As proud as I am of getting my own Infocom-inspired cold-war murder mystery The Z-Machine Matter into the competition, I'm equally proud to be among so many new authors this year.  While I can't vote in the competition, I will be trying out some of the games. And for those who are interested to see the state of the art among new authors, I encourage you to check out many of these games.


Submitting to IntroComp

 Screen shot 2011-06-24 at 9.12.05 PM

After some final tweeks on timing and moving some objects around I'm ready to hit the upload button and put the latest alpha release of The Z-Machine Matter into the IntroComp hopper.  The source code clocks in at about 230 pages, 10,600 lines, 70,000 words.  There are 194 things, 44 rooms, 5 NPCs and at least 2 dead bodies.  And that's just the first two acts.  So who knows what will happen in the third act?  (Sometimes, I'm not even sure myself.)  There's also a 12 page Infocom-style PDF manual with mocked up packaging, on line Help, Hints, a Trizbort map, a mostly up-to-date walkthrough file and a fake ad

Based on alpha feedback, I've fixed more than a hundred typos, bugs, disambiguities and other problems. I have added dozens of new commands, synonyms, IF references, "understand as a mistake" statements and far too many "it is likely" commands.  No doubt there is plenty more code to be written in the next act of the game and even more bug fixes before the game is complete.  

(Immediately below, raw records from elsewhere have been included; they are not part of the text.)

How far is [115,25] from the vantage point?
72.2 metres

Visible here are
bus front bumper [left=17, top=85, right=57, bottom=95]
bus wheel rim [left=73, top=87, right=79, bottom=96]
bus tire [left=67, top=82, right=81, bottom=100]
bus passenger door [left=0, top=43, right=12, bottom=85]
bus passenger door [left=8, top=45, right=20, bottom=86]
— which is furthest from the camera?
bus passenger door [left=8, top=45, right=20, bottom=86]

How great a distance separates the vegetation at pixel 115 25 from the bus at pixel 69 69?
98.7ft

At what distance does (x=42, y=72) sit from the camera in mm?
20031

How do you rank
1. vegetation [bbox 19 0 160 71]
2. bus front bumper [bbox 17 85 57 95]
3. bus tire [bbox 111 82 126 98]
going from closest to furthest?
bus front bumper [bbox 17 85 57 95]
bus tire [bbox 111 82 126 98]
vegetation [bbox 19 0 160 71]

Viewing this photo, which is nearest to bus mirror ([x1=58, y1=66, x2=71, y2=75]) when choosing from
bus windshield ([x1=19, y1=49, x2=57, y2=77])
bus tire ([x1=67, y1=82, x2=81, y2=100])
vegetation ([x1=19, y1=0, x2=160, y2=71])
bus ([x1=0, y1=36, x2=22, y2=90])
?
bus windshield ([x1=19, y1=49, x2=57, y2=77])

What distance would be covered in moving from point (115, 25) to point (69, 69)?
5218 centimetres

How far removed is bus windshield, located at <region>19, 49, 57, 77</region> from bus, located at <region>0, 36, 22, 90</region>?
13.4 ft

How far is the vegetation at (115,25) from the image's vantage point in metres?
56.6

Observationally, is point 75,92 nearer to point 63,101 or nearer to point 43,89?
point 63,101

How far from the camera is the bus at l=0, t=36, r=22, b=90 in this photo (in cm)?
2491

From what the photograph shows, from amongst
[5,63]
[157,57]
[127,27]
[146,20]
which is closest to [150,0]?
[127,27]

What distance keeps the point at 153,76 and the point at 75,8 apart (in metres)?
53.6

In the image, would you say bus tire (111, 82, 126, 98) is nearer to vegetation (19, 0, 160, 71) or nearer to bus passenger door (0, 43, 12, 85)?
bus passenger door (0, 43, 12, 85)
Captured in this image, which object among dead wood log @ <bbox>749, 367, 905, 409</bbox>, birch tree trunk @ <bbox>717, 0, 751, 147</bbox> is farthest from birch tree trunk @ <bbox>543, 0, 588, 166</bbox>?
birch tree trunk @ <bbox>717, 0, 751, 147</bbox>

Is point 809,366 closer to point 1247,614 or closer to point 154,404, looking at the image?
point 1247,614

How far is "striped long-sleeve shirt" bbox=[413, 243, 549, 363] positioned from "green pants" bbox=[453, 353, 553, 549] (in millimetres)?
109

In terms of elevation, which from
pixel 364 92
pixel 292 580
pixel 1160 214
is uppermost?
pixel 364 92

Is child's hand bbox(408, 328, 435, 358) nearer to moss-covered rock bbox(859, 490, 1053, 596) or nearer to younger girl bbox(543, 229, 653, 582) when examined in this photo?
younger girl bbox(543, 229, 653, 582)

Some months ago I started this project by writing a 20 page document that defined the background, storyline, characters and plot.  Then I picked up Aaron Reed's excellent book "Creating Interactive Fiction with Inform 7" and started coding a prototype.  I created the cover art and fake packaging early to help set the mood and make clear the game is inspired by the legendary titles of Infocom.  Over many months, that prototype has evolved into something that may now be a reasonably playable couple of introductory scenes.

Nonetheless, it has taken a lot of time and I'm ready to take a break while IntroComp is in progress.  I hope that anyone who has not yet played the game will test it out and send me feedback, suggestions and ideally a SCRIPT transcript file.  And if any of the alpha testers want to do a code review or help me with some programming tasks during this time, please let me know.  No doubt my Inform7 code leads a lot to be desired.

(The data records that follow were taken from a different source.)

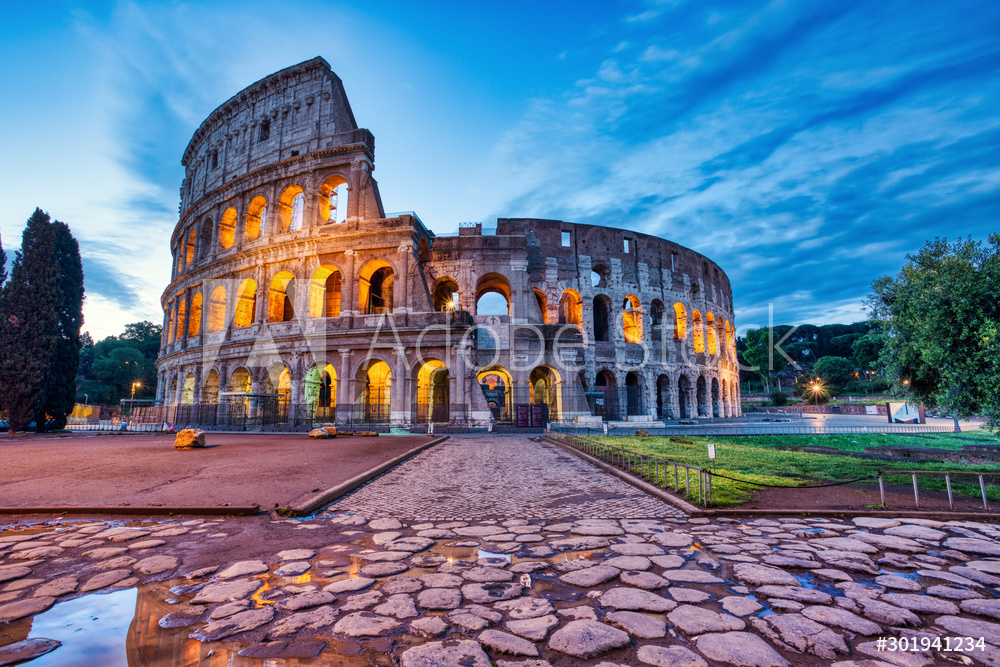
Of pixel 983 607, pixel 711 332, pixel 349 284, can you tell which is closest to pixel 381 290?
pixel 349 284

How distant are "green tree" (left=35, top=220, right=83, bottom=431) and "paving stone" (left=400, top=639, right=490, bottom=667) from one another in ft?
103

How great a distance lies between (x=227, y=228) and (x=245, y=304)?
238 inches

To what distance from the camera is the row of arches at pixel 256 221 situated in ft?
86.1

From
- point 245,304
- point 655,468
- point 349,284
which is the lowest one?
point 655,468

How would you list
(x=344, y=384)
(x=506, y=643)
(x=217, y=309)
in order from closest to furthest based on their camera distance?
(x=506, y=643)
(x=344, y=384)
(x=217, y=309)

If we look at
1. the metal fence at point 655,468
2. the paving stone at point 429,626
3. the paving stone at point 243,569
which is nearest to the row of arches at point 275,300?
the metal fence at point 655,468

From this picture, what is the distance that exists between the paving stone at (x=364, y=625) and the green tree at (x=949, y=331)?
10.2 metres

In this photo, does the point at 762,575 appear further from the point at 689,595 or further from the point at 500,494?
the point at 500,494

Thanks to everyone who has helped with this project, especially the extension authors Aaron Reed, Emily Short, George Tryfonas, Eric Eve, Michael Martin whose code I have used and abused. Special thanks to the numerous alpha testers who painstakingly replayed the game several times: Dan Fabulich, Colin 'Agent Kong' Djukic, Duncan Bowsman, James Curry, Doug Orleans, Adam Thornton, Jason Ouelette, Seth Spurlock and Ben Riga among others. 

Agent Kong really went beyond the call of duty for his many bug reports.  He earns an original 1930s Dennis Wheatley Crimefile.  That'll be in the post shortly.  And thanks to Adam for reporting a last minute bug that broke just about everything in the game! (Glad I found that one.) Adam will also be getting an original Dennis Wheatley.  And I'll also be sending out several 1970s Dennis Wheatley reprints to other testers in the next week or so.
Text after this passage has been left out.